The Supreme Court concluded Lawrence was entitled to reasons, leading to the appeal to the High Court. There, he was represented by Brisbane barristers Matt Black and Renee Berry, instructed by SCLS, while Ms Fuller was represented by Angus Scott KC and Philip O’Higgins KC, instructed by Crown Law (Qld).

Chief Justice Gageler and Justices Gordon, Edelman, Gleeson and Beech-Jones handed down their joint judgment on 4 December, agreeing with the Supreme Court.

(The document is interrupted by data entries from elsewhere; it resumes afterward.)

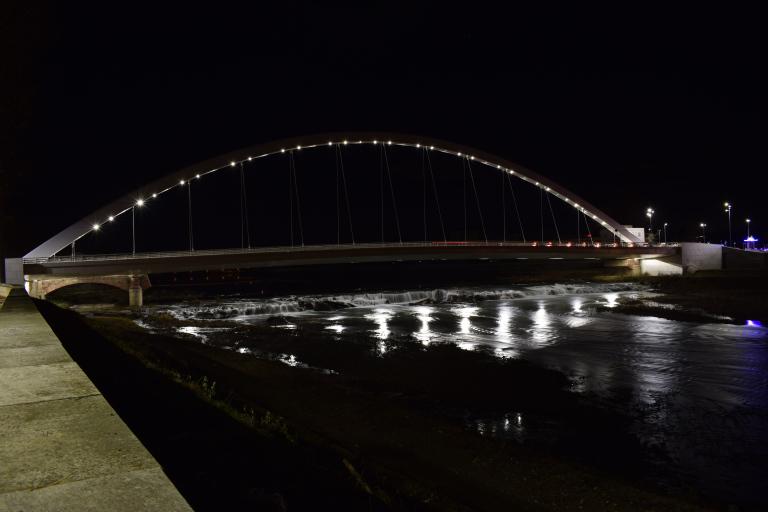 Ponte Meier.jpg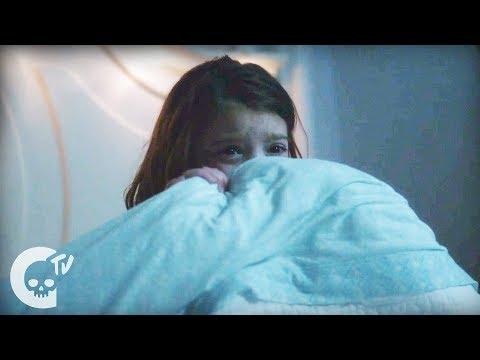 Goodnight Scary Short Horror Film Crypt TV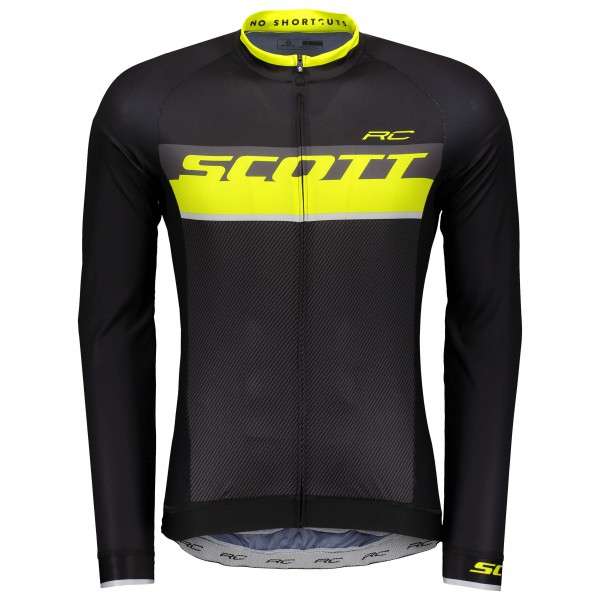 Scott - Shirt RC Pro L/S - Cycling jersey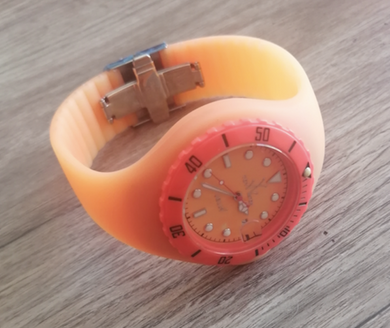 Toywatch Jelly Orange (No Box)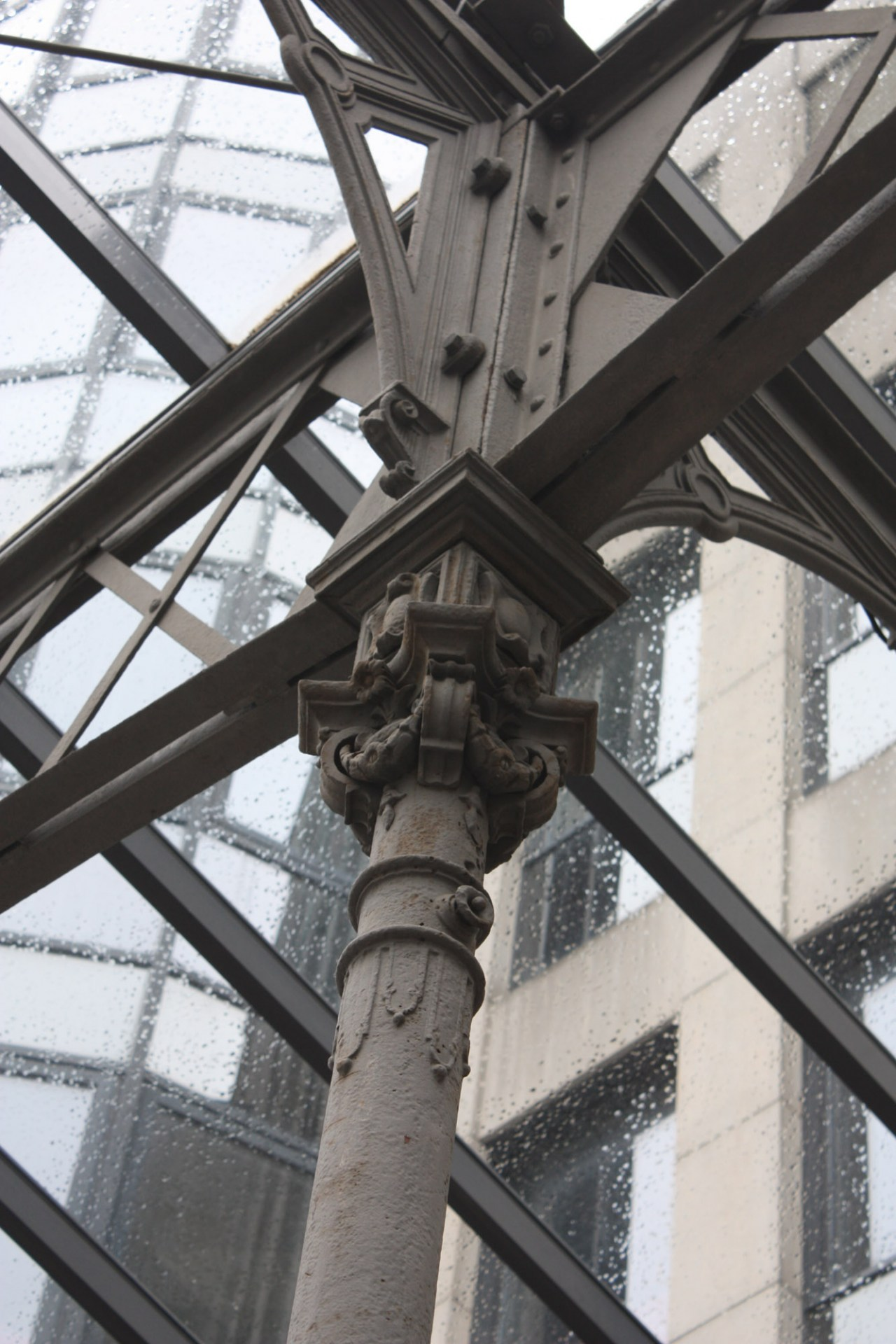 Schrage Architekten Lothringische Bahnsteighalle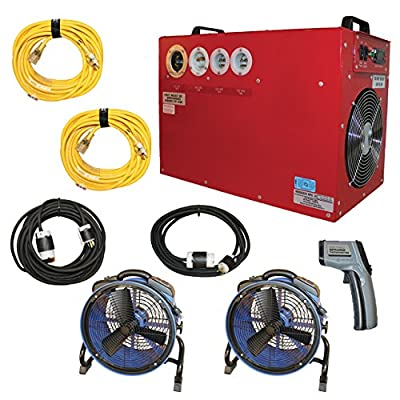 Bed Bug Heater System, Heat Treatment to Get Rid of All Bed Bugs in 6-8 Hours, Removes All Bed Bugs in Small Home or Apartment (up to 800 sqft)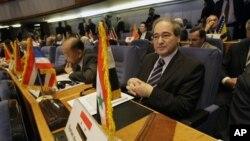 Заместитель министра иностранных дел Сирии Фейсал Мекдад на саммите Движения неприсоединения. Тегеран, Иран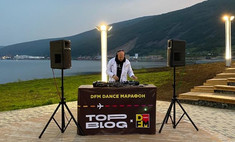 Радио DFM устроило DJ-сеты в самых необычных уголках России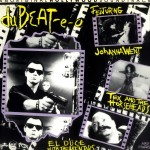 "out of print soundtrack to the film ""du Beat-e-o"" released on Mystic Records featuring many denizens of the LA underground scene. this soundtrack was produced by Mark Wheaton and features songs and overlaid dialog by the Director Alan Sacks"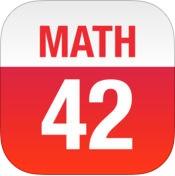 10 полезных iOS-приложений для школьников и студентов – Math 42 logo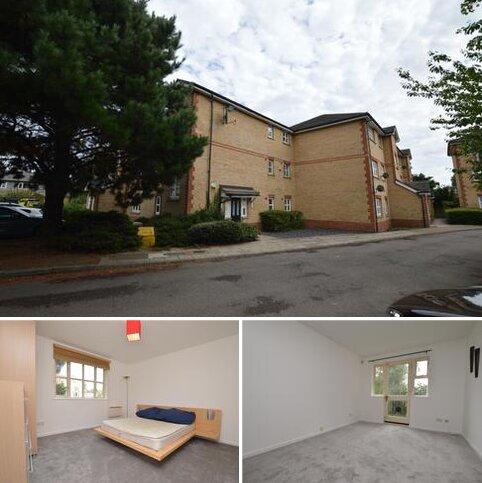 1 bedroom flat to rent - Silverdale London SE26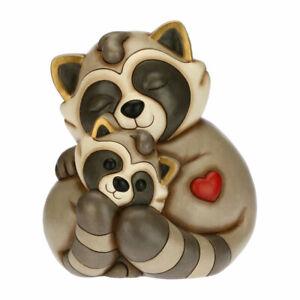 THUN 'Waschbärenpaar Mama und Kind'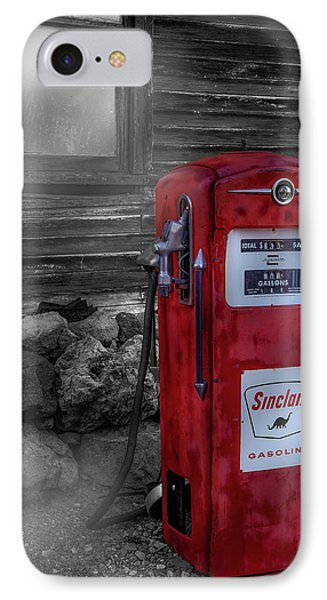 IPhone Case featuring the photograph Sinclair Gas Pump Sc by Susan Candelario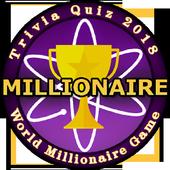Millionaire Quiz 2018 1.0.0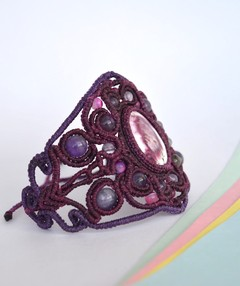 Bracelet-Purple flashes-Sapriet Taller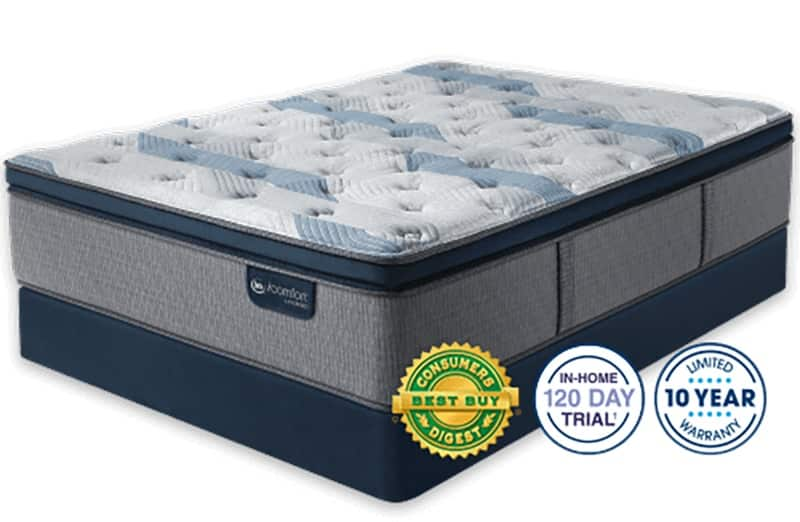 Serta Icomfort Blue Fusion 300 The Perfect Plush Pillow Top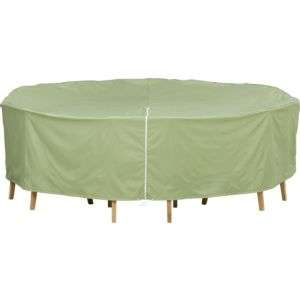 wood outdoor furniture reclaimed wood outdoor furniture eucalyptus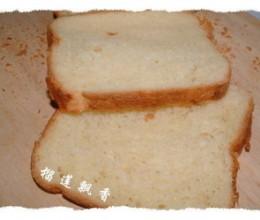 烫种吐司——面包机版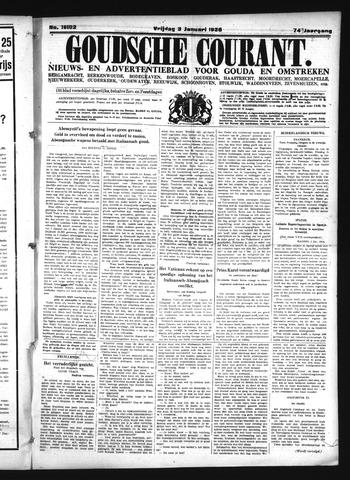 Goudsche Courant 1936-01-03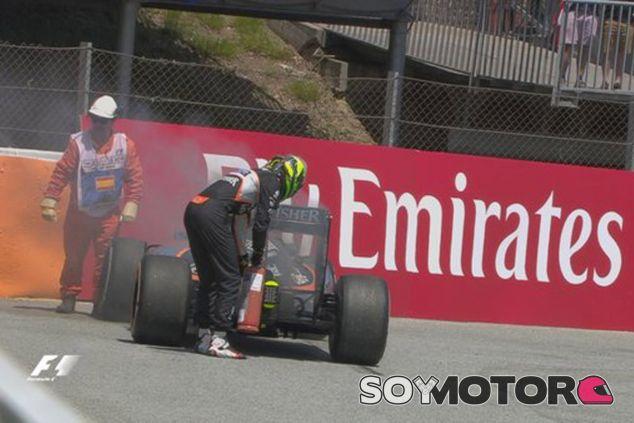 Force India puntúa con Pérez y abandona con Hülkenberg - LaF1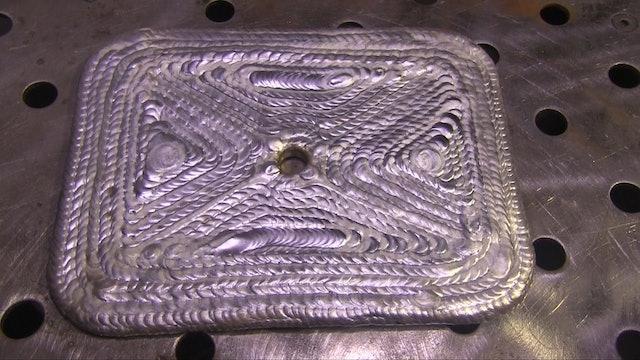 """TIG Welding Aluminum Practice """"The Aluminum Drill"""""""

They said the meaning of the phrase “made … under an enactment” had been considered by the same court in the 2005 case of Griffith University v Tang, where the plurality had concluded the determination involved two criteria: “first, the decision must be expressly or impliedly required or authorised by the enactment; and, secondly, the decision must itself confer, alter or otherwise affect legal rights or obligations, and in that sense the decision must derive from the enactment”.

The criteria had been applied by numerous Australian courts in construing statutory judicial review regimes, and the use of the criteria had not been challenged by either party in this case, they said.

The parties agreed the first Tang criterion was satisfied but the appellants argued the decision failed to satisfy the second Tang criterion because the decision did not “itself” affect legal rights or obligations.

“The appellants’ narrow contention must be rejected because the source of Mr Lawrence’s obligation to comply is in the DPSO Act. The capacity of the direction decision to affect Mr Lawrence’s legal obligations is derived from the DPSO Act and, specifically, from s 16(1)(db), which required the supervision order to contain a requirement that Mr Lawrence comply with any reasonable direction of a corrective services officer, provided that any such direction is not directly inconsistent with a requirement of the order,” they said.

“In this regard, the appellants accepted that the statutory power to make a direction is conditioned by s 16C(1) of the DPSO Act, which provides that a corrective services officer may give a direction mentioned in s 16(1)(db) only if the officer reasonably believes the direction is necessary ‘to ensure the adequate protection of the community’ or ‘for the prisoner’s rehabilitation or care or treatment’.

“The direction decision ‘derives from the enactment’, the DPSO Act, in the sense that it has no legal efficacy unless it is a direction authorised by ss 16(1)(db) and 16C(1) of the Act.”

The judges said, further, that the decision exposed Mr Lawrence to penalties because it purported to add to his obligations under the supervision order, and the decision’s power to have that effect was derived from the DPSO Act.

The appeal was dismissed with costs.